EXERCISE BRIEF — Change "bare twig" to "dry branch" in everything from the line containing "As evident in" down to the line containing "the floating lily pad at point (689, 781)", and write out only those lines with nothing else altered.

DATA PROVIDED —
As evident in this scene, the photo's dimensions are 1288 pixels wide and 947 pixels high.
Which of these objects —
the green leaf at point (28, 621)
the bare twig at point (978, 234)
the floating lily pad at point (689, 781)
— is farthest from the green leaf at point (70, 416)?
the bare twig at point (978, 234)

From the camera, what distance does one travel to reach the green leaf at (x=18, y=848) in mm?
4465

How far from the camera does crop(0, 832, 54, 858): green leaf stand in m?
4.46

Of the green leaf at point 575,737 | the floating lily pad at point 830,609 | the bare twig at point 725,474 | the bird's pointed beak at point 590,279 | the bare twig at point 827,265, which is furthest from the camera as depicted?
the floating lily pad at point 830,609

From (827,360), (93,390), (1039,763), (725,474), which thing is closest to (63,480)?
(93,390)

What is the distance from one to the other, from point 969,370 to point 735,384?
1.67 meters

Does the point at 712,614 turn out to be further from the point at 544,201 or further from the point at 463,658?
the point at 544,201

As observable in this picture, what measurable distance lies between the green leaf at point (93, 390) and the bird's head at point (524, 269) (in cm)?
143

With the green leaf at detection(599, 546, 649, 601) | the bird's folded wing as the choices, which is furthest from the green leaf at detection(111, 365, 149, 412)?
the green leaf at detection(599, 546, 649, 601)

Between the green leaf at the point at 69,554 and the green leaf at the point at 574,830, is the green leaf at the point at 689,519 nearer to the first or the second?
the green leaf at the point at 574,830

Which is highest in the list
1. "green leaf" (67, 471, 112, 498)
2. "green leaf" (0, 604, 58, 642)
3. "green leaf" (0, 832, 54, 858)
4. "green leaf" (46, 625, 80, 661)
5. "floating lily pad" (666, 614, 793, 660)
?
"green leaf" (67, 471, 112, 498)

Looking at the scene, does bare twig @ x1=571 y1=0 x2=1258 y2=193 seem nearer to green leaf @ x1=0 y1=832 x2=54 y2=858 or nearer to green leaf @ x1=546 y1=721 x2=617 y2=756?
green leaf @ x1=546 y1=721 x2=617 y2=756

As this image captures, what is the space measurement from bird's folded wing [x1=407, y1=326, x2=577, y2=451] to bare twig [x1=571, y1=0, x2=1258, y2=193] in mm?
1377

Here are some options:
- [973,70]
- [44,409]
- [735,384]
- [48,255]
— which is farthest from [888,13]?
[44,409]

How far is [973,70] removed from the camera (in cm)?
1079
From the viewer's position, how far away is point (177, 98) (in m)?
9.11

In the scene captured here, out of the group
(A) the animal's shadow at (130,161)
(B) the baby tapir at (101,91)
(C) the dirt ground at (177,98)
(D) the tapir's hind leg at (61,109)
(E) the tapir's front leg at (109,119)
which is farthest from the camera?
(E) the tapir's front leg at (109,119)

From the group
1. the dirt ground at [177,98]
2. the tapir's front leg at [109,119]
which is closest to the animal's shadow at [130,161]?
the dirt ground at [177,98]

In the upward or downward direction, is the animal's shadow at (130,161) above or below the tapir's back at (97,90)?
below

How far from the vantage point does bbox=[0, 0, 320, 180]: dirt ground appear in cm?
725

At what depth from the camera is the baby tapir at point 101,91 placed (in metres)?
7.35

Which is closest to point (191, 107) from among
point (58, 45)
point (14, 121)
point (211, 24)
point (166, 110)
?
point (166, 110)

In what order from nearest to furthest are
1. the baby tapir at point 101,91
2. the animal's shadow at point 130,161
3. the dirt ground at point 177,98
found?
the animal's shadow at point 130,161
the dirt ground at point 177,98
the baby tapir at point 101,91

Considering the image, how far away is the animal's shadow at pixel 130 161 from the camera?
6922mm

* * *

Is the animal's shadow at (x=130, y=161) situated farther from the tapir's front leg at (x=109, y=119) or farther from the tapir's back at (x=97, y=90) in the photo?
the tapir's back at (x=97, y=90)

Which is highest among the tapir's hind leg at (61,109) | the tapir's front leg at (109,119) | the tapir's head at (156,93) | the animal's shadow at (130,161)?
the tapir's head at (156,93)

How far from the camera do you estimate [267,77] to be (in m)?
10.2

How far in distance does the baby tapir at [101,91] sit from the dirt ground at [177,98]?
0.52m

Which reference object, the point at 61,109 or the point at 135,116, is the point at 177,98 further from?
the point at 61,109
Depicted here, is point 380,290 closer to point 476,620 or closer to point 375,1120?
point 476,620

EXERCISE OUTPUT —
As evident in this scene, the photo's dimensions are 1288 pixels wide and 947 pixels high.
Which of these objects —
the green leaf at point (28, 621)
the dry branch at point (978, 234)
the floating lily pad at point (689, 781)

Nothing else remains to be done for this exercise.